Open era127 opened 8 months ago
Actually this is perhaps a piece of behavior that is not properly documented elsewhere:
if (scope == SetScope::GLOBAL) {
config.SetOption(name, std::move(target_value));
} else {
auto &client_config = ClientConfig::GetConfig(context);
client_config.set_variables[name] = std::move(target_value);
}
extension settings can be either set on the DBConfig or the ClientContext By default SET uses scope AUTOMATIC, not GLOBAL
Probably here?
Facing this same issue. I am currently using duckdb (0.10.1) through python in combination with sqlachemy (2.0.28). When retrieving timestamp data we're facing an auto-conversion of the timezone to our local timezone.
Setting the timezone explicitly in a global scope:
SET GLOBAL TimeZone TO 'UTC'
does not seem to persist and is overwritten every time a new session is opened, setting it back to our local timezone.
Our current workaround is to set the timezone everytime a session is opened, but this is far from ideal.
Any ideas why the global set is not persistent?
Our current workaround is to set the timezone everytime a session is opened, but this is far from ideal.

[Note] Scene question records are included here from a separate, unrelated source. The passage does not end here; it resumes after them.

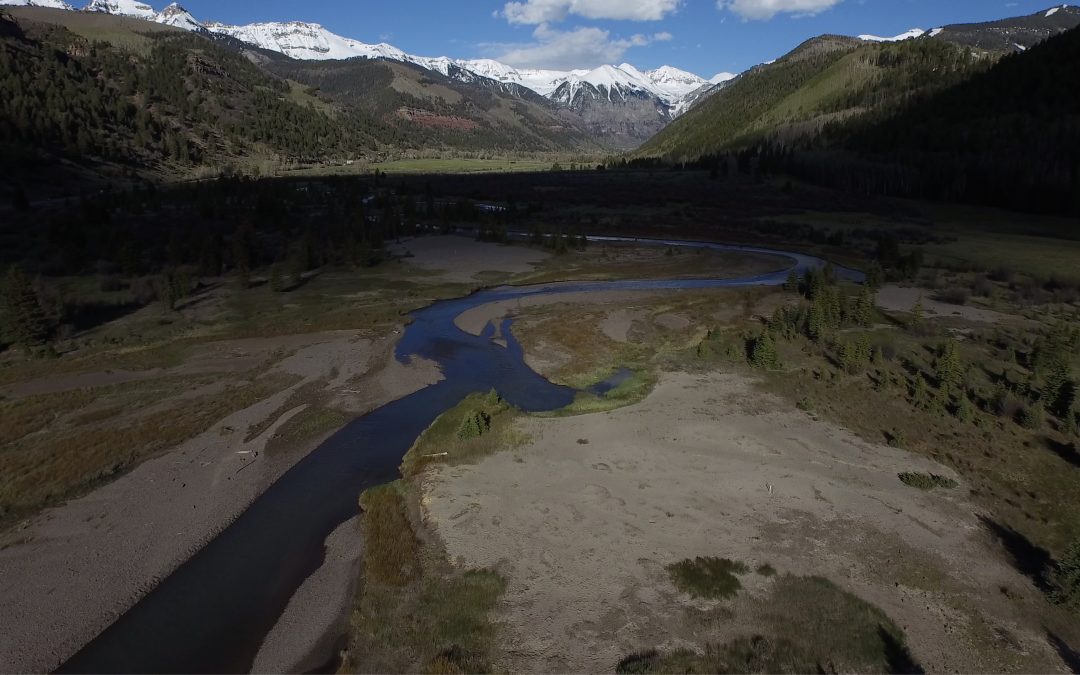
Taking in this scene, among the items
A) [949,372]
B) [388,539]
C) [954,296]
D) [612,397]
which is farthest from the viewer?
[954,296]

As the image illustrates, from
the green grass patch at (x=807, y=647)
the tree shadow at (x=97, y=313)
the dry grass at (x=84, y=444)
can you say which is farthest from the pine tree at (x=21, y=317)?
the green grass patch at (x=807, y=647)

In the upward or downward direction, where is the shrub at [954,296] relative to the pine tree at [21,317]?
downward

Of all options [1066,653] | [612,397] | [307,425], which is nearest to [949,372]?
[612,397]

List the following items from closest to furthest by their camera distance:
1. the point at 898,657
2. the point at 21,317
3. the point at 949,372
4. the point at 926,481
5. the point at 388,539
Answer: the point at 898,657
the point at 388,539
the point at 926,481
the point at 949,372
the point at 21,317

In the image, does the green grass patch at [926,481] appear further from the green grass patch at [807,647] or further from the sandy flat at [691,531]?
the green grass patch at [807,647]

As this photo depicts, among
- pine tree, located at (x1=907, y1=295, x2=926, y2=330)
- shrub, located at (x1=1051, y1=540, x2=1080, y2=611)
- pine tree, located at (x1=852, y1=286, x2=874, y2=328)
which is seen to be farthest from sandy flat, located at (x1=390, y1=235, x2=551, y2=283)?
shrub, located at (x1=1051, y1=540, x2=1080, y2=611)

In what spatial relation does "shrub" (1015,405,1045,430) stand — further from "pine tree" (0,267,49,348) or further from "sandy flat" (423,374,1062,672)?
"pine tree" (0,267,49,348)

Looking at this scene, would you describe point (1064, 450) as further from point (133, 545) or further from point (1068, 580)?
point (133, 545)
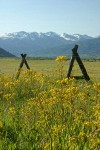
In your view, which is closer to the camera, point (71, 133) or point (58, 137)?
point (58, 137)

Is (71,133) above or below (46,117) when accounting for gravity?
below

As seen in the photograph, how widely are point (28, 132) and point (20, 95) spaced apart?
26.0ft

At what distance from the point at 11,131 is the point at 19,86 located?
8.21 meters

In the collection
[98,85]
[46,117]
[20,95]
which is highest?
[98,85]

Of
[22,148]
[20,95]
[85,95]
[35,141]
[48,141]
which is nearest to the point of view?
[48,141]

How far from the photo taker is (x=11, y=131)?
8086mm

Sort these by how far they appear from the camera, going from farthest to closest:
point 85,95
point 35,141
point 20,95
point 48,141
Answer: point 20,95 → point 85,95 → point 35,141 → point 48,141

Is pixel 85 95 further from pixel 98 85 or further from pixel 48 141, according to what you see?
pixel 48 141

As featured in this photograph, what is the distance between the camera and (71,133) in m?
7.50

This behaviour is expected, barring the global config file that only the cli uses, there is no functionality for persisting configuration between sessions. Global here refers to all connections to a given running database
It seems highly unwanted behaviour to not be able to set the global (cross session) settings of the db. For timeseries data this would mean that you always need to set the timezone to UTC (or whichever preferred TZ) from your local timezone between sessions of working with the same duckdb file. Otherwise the queried data will always have the incorrect timezone attributed to it. And now I am only zooming in to the TimeZone setting, probably there are similar issues for more of the available settings.
Is this really the intended behaviour? Or is there another way of specifying the global settings of which I am unaware?
The default scope for TimeZone is documented as being Global, which I assume in the R api would be for the Database type, while Local or Session would be for a Connection type. Does the Global scope refer to a database and does Session or Local refers to a Connection? It is confusing because the documentation for SET lists configurations with a Local default but it says Local is not yet implemented.
The TimeZone configuration setting is documented to be for the database system but I have replicated an example in both the rust and Julia api where the TimeZone configuration setting is per connection, not the database. In the example below I update the configuration setting in on connection to demonstrate the change, but a new connection does not use that setting.
If the TimeZone configuration setting is expected to be set per connection and not the database, then maybe we could add something to the documentation to explain that detail. Thanks.